We conducted our audit in accordance with the standards of the Public Company Accounting Oversight Board (United States). Those standards require that we plan and perform the audit to obtain reasonable assurance whether the financial statements are free of material misstatement. An audit includes examining, on a test basis, evidence supporting the amounts and disclosures in the financial statements. An audit also includes assessing the accounting principles used and significant estimates made by management, as well as evaluating the overall financial statement presentation. We believe that our audit provides a reasonable basis for our opinion.

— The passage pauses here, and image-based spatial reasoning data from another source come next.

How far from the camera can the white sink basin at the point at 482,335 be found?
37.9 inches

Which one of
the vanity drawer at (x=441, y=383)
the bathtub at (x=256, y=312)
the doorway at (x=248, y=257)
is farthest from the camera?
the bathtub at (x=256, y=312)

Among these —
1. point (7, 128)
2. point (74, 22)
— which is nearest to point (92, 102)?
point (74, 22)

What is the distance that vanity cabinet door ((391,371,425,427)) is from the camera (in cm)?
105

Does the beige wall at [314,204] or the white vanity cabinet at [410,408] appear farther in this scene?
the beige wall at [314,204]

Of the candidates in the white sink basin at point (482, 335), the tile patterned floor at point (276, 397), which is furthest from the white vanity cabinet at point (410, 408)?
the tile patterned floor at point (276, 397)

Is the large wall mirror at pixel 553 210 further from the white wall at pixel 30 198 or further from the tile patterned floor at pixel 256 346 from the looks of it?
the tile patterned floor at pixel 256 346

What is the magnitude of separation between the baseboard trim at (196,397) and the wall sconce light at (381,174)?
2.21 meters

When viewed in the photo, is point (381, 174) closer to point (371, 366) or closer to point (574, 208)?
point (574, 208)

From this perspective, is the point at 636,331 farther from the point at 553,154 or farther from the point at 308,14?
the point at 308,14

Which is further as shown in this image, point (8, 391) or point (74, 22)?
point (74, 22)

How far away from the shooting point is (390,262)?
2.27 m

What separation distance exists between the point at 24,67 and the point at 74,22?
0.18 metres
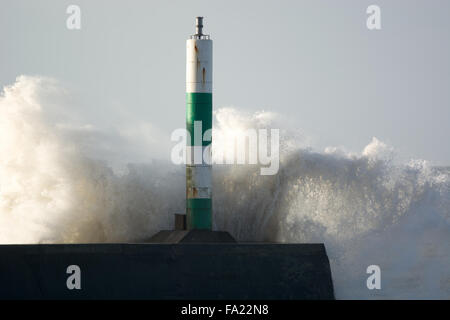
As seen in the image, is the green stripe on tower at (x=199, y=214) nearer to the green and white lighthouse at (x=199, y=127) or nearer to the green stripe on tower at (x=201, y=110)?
the green and white lighthouse at (x=199, y=127)

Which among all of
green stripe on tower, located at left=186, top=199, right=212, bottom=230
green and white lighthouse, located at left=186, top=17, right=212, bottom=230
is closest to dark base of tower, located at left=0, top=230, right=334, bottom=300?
green stripe on tower, located at left=186, top=199, right=212, bottom=230

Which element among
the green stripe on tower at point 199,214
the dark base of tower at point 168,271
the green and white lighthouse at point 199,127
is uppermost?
the green and white lighthouse at point 199,127

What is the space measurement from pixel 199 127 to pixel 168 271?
3007 mm

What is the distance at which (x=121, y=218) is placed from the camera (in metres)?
21.8

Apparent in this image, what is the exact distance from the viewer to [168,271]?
18.5 m

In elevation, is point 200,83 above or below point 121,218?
above

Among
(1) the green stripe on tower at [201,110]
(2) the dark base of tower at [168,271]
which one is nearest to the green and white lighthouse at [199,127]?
(1) the green stripe on tower at [201,110]

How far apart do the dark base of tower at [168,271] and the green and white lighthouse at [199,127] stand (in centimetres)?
133

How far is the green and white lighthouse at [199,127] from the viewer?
19.9 metres

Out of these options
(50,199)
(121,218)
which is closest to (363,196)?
(121,218)

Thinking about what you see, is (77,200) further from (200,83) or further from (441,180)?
(441,180)

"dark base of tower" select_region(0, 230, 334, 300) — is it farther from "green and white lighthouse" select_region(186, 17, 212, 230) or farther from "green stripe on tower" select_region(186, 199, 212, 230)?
"green and white lighthouse" select_region(186, 17, 212, 230)
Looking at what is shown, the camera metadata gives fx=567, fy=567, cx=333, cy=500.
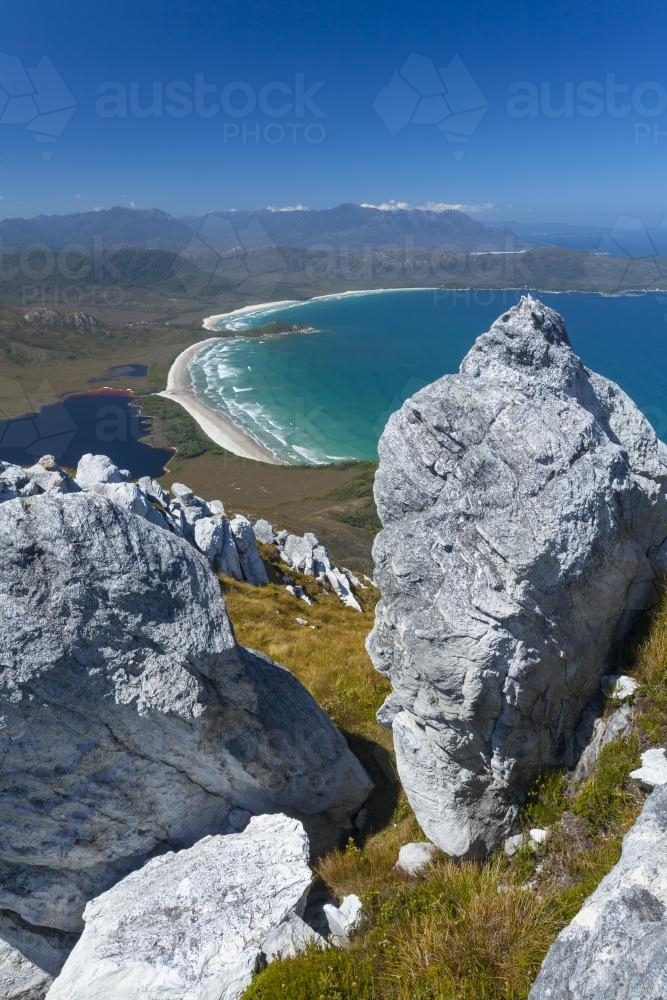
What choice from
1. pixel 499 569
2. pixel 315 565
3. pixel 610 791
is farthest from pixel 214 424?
pixel 610 791

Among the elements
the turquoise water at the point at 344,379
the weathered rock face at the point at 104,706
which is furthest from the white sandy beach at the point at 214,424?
the weathered rock face at the point at 104,706

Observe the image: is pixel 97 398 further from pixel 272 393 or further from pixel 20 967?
pixel 20 967

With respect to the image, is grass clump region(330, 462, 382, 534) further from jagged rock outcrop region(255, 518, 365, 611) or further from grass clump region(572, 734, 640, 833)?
grass clump region(572, 734, 640, 833)

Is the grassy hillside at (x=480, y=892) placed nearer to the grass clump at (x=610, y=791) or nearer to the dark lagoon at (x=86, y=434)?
the grass clump at (x=610, y=791)

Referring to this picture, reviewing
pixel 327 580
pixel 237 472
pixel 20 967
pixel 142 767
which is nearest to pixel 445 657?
pixel 142 767

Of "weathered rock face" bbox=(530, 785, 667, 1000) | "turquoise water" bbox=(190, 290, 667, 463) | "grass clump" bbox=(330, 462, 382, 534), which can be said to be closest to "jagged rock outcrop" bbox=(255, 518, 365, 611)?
"weathered rock face" bbox=(530, 785, 667, 1000)

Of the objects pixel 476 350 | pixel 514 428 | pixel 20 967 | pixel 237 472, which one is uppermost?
A: pixel 476 350
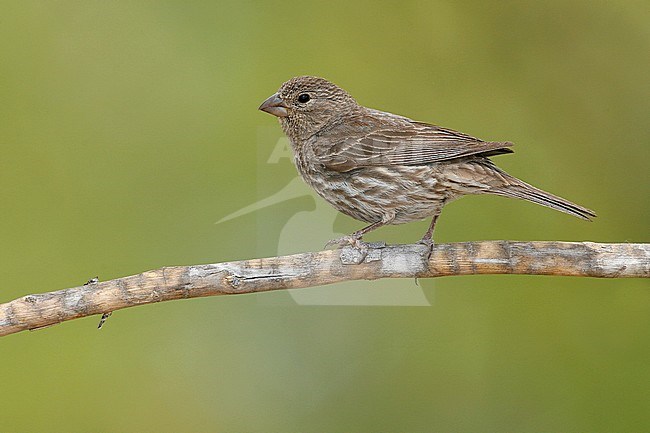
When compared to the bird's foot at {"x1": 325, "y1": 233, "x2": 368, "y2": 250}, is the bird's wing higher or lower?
higher

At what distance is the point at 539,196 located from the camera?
9.34ft

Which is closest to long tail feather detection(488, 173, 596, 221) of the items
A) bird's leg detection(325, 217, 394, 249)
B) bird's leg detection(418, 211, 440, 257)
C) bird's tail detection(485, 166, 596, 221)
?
bird's tail detection(485, 166, 596, 221)

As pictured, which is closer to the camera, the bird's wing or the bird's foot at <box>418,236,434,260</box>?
the bird's foot at <box>418,236,434,260</box>

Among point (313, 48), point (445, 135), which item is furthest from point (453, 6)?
point (445, 135)

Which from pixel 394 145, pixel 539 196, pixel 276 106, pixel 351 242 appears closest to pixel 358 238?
pixel 351 242

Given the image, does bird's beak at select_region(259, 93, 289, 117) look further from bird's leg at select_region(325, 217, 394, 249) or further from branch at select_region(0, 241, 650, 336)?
branch at select_region(0, 241, 650, 336)

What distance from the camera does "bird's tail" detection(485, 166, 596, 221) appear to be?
2730 millimetres

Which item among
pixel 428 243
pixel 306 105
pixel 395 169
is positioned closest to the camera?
pixel 428 243

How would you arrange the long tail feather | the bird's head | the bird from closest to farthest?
the long tail feather, the bird, the bird's head

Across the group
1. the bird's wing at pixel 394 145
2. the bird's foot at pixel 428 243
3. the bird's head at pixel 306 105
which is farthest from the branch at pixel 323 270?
the bird's head at pixel 306 105

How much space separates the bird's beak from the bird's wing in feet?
0.78

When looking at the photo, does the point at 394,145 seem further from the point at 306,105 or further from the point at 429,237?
the point at 306,105

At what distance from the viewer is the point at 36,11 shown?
4172 mm

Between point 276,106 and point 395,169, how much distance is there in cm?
64
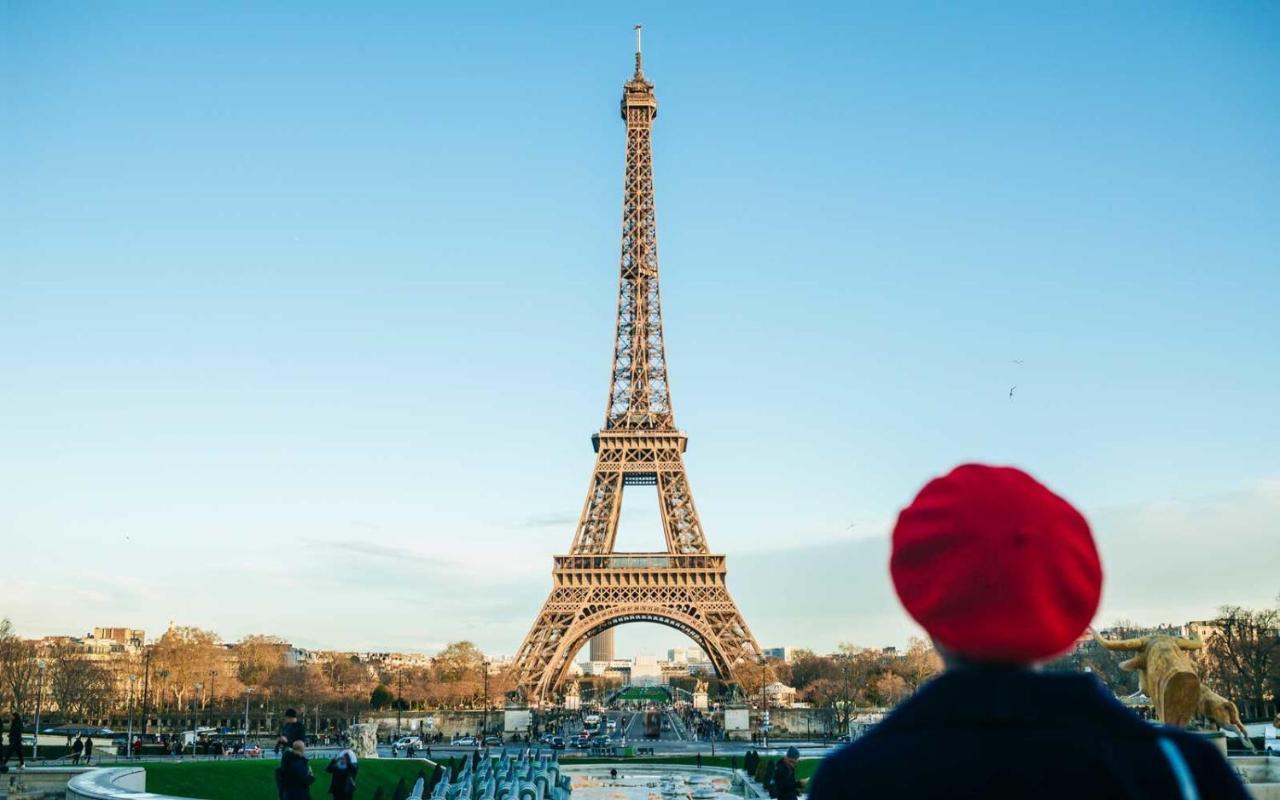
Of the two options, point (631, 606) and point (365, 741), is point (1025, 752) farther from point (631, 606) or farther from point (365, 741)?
point (631, 606)

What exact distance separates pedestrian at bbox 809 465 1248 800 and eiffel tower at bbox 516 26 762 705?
70125 millimetres

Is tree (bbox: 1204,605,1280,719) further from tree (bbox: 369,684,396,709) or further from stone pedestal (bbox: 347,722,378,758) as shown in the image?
tree (bbox: 369,684,396,709)

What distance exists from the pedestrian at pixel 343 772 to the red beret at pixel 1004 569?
1416 cm

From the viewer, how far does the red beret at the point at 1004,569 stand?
2.22 metres

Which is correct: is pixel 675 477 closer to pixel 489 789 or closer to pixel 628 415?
pixel 628 415

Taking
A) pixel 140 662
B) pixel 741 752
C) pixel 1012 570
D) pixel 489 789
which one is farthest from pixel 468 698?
pixel 1012 570

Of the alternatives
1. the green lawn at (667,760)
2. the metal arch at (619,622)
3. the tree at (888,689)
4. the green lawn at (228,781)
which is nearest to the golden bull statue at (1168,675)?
the green lawn at (228,781)

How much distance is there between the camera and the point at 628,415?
254 ft

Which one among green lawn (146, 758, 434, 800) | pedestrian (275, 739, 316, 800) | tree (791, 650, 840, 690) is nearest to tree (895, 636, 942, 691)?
tree (791, 650, 840, 690)

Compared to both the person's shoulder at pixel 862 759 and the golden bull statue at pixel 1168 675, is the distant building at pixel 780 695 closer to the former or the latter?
the golden bull statue at pixel 1168 675

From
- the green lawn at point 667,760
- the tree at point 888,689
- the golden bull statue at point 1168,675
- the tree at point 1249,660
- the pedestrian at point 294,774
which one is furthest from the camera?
the tree at point 888,689

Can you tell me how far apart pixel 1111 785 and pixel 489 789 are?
24303mm

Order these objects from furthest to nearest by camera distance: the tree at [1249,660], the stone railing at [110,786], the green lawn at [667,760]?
the tree at [1249,660]
the green lawn at [667,760]
the stone railing at [110,786]

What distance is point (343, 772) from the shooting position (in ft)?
51.1
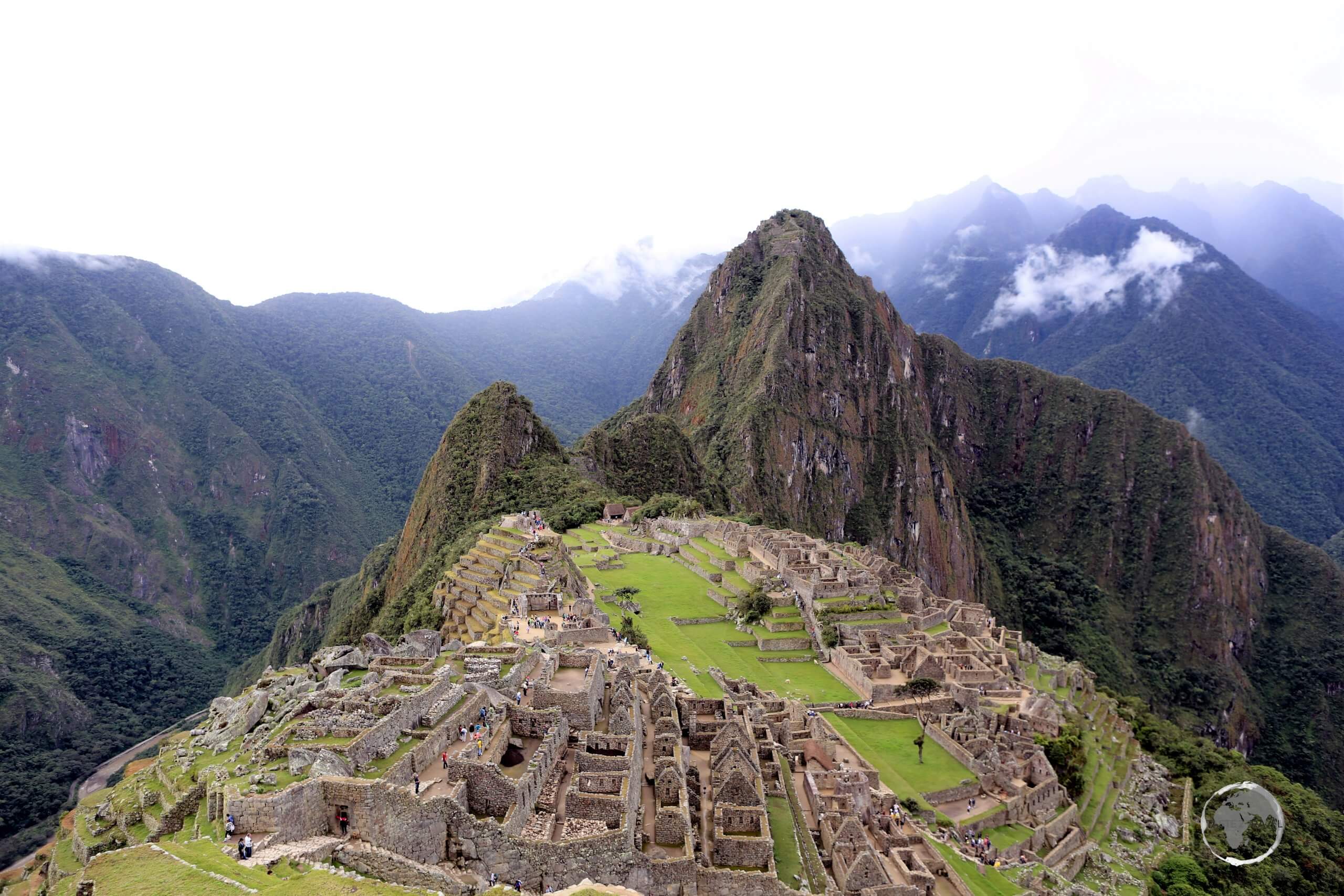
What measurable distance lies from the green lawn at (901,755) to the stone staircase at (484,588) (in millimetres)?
15045

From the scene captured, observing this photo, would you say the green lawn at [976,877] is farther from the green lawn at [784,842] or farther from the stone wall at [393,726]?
the stone wall at [393,726]

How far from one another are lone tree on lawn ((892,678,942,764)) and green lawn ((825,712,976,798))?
44cm

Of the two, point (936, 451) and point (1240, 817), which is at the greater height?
point (1240, 817)

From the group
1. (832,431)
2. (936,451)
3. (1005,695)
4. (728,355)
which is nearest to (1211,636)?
(936,451)

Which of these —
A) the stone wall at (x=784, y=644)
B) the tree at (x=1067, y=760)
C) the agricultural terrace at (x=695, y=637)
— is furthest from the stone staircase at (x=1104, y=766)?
the stone wall at (x=784, y=644)

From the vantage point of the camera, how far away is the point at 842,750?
87.5 feet

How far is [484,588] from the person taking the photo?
4166 centimetres

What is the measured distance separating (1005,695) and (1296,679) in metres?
127

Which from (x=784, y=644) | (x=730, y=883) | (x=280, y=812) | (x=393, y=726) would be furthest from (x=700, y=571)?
(x=280, y=812)

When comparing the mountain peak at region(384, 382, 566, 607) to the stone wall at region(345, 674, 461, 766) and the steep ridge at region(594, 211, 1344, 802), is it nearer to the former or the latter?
the steep ridge at region(594, 211, 1344, 802)

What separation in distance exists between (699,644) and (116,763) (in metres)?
62.3

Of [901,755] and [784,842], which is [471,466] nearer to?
[901,755]

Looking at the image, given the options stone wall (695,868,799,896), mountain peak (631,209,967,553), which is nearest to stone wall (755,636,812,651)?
stone wall (695,868,799,896)

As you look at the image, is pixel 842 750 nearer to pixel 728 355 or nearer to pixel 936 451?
pixel 728 355
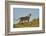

In our opinion, these financial statements referred to above present fairly, in all material respects, the financial position of International Gold Corp. as at December 31, 2004 and the results of its operations and its cash flows for the period from December 9, 2004 (date of inception) to December 31, 2004, in conformity with United States generally accepted accounting principles.
The accompanying financial statements have been prepared assuming the Company will continue as a going concern. As discussed in to Note 1 to the financial statements, the Company incurred a net loss of $18,513 since inception, has not attained profitable operations and is dependent upon obtaining adequate financing to fulfil its exploration activities. These factors raise substantial doubt that the Company will be able to continue as a going concern. Management's plans in regard to these matters are also discussed in Note 1. The financial statements do not include any adjustments that might result from the outcome of this uncertainty.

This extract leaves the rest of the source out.